Updated: Nov 3
Something that investors start to understand as they continue their journey into volatility trading is, this rabbit hole runs pretty deep. Understanding VIX futures and contango/backwardation is one key piece of the puzzle, but that's just scratching the surface. How far you want to go with it is entirely up to you. Now while understanding VIX futures is fairly introductory, it is a vital building block if you want to go further, and there is always further to go. For anyone who wants to learn, I'm always willing to help.
And do you want to know what my favourite day is to teach about VIX futures? The third Tuesday of every month.
That answer might sound bizarrely hyper specific, like what's wrong with this guy? He has a day of the month that he likes to explain the VIX futures? That's so superstitious! But let me explain.
The third Wednesday of every month is when the monthly VIX futures contracts expire and we start a new cycle. So the transition from the third Tuesday of the month to Wednesday the next day is where the action is. This is when you can actually see it roll over and it's clear as day what's happening.
Here's the VIX futures term structure now, Tuesday Sep 17, and I've highlighted a few of the key points we'll need:
Front month M1 = 14.81 2nd month M2 = 17.25 3rd month M3 = 18.00 VIX index = 14.89
Let's use these main points to better understand the VIX futures and how it changes day to day.
M1:M2 VIX futures contango
As it is most commonly defined, this is simply the difference in price of the front two months of the VIX futures contracts.
- If M2 > M1 then the percentage difference will be a positive number and that's called contango.
- If M1 > M2 the percentage difference is a negative number and that's called backwardation.
In our example from today:
M1 = 14.81 M2 = 17.25 M1:M2 VIX futures contango = (M2 - M1) / M1 M1:M2 VIX futures contango = 16.48%
With that value, many volatility traders use it as an input variable to try to trade the various volatility ETPs on the market like VXX, UVXY, SVXY, and of course the old XIV before its termination.
It's only one singular metric and should only ever be used as a small part of the overall picture, but in general we can say the following:
- All other things being equal, higher levels of M1:M2 VIX futures contango may be a tailwind for short volatility trades (short VXX, long SVXY)
- All other things being equal, higher levels of M1:M2 VIX futures backwardation may be a tailwind for long volatility trades (long VXX, long UVXY)
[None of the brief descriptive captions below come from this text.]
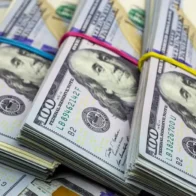 Precio del dólar.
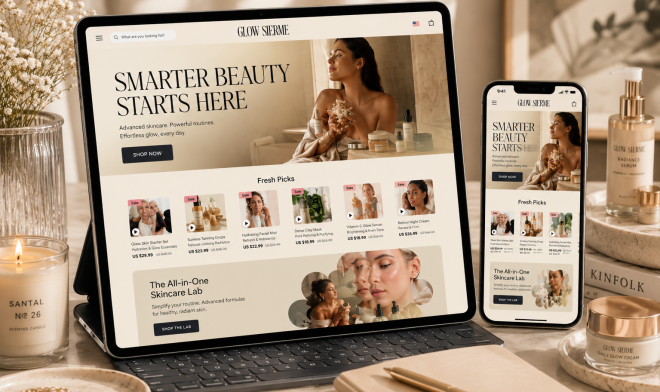 Smarter skincare & beauty guides backed by science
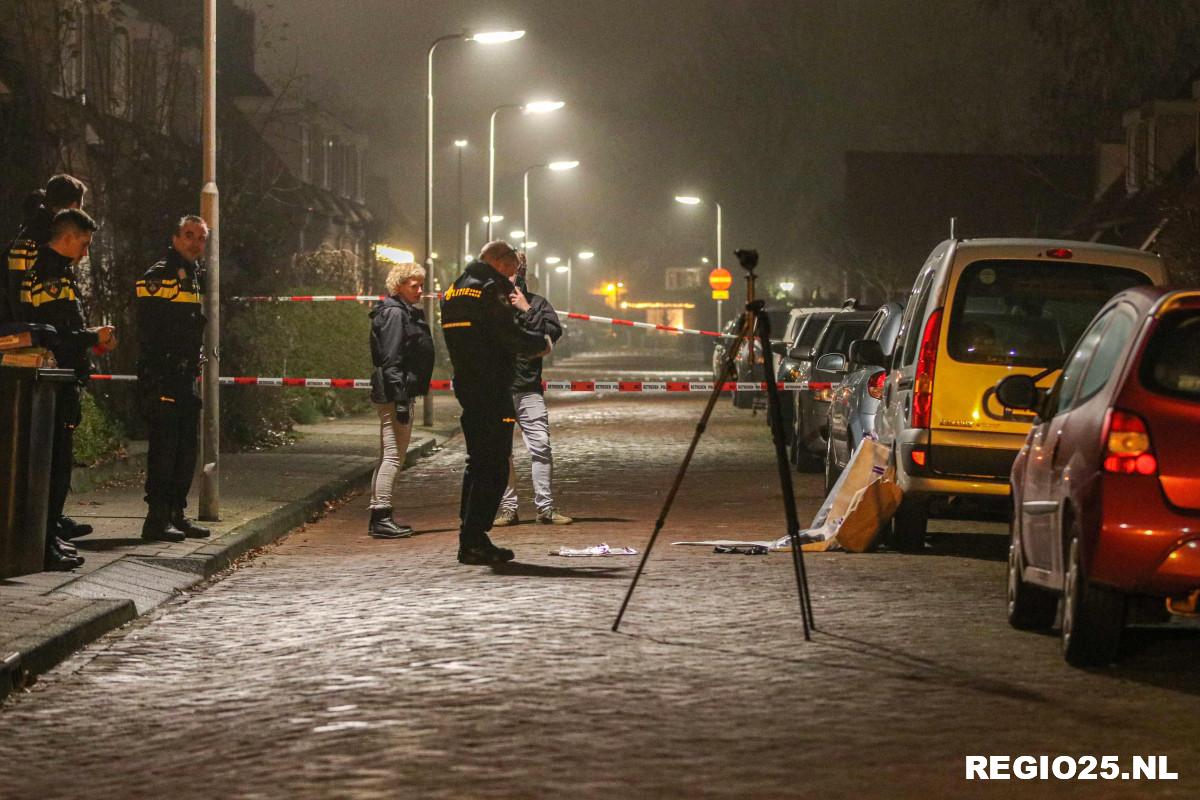 Twee gewonden bij steekincident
Great, we have an input variable. Like I said there are many more that should be considered as well, but let's just focus on this one. Are we ready to start trading with it? Not so fast. There's a problem here.
Today is the third Tuesday of the month. That means tomorrow:
- That front month M1 future will expire and be off the board - The current M2 VIX future will become the new M1 VIX future - The current M3 VIX future will become the new M2 VIX future - This continues down the line all the way through 8 VIX futures - M1 moves off the board, and all the futures slide down
Tomorrow, we will have a new M1:M2 VIX futures contango value, and all things being equal overnight it will be substantially lower than the current level. We can get a good rough estimate of what the new contango level will be tomorrow if the markets open in a similar spot to where they are right now.
Current M2 = 17.25 Current M3 = 18.00 Current M2:M3 VIX futures contango = 4.35%
So when using M1:M2 contango as an input variable, of course we do need to factor in the days to expiration. I call this "Adjusted M1:M2 VIX futures contango."
* I have an entire article that goes over how to do that calculation, so if you really want to see the math behind it, click here.
Here's the current values for M1:M2 contango vs adjusted M1:M2 contango right now, on Tuesday Sep 17 (these values can be seen every day in the VTS Volatility Dashboard)
- M1:M2 VIX futures contango is extremely high, above the 96th percentile of all values going back to 2004. It doesn't get much higher than this. But that's largely because expiration is today.
- Adjusted M1:M2 VIX futures contango taking into account the days to expiration is actually below average right now, in just the 39th percentile of all values back to 2004.
Knowing how to do the proper adjustment, and view the VIX futures as a dynamic indicator where each monthly value moves down the curve and eventually drops off is vital.
If you're using contango levels to try to trade volatility ETPs, it's important to use the right value right?
If you go on vixcentral.com or CBOE's website to look at the VIX futures you'll see a very high number for contango. But now you know that it's being influenced by the fact there is only 1 day left on the contract, and tomorrow we will see a much lower level of contango. When we do the necessary adjustment we can see the true contango level right now is below average.
Optional homework assignment:
After the markets open tomorrow, go to vixcentral.com and do the new M1:M2 VIX futures contango calculation and see how close it comes to our estimation of about 4-5%.
* Another thing you'll notice if you go through this exercise is, the normal M1:M2 contango value will be identical to the Adjusted M1:M2 contango value. The reason for this is simple, the new monthly VIX cycle just started. For that first day only, both the absolute and adjusted values will be the same. After that, they will start to deviate again as the VIX futures move toward the next monthly expiration.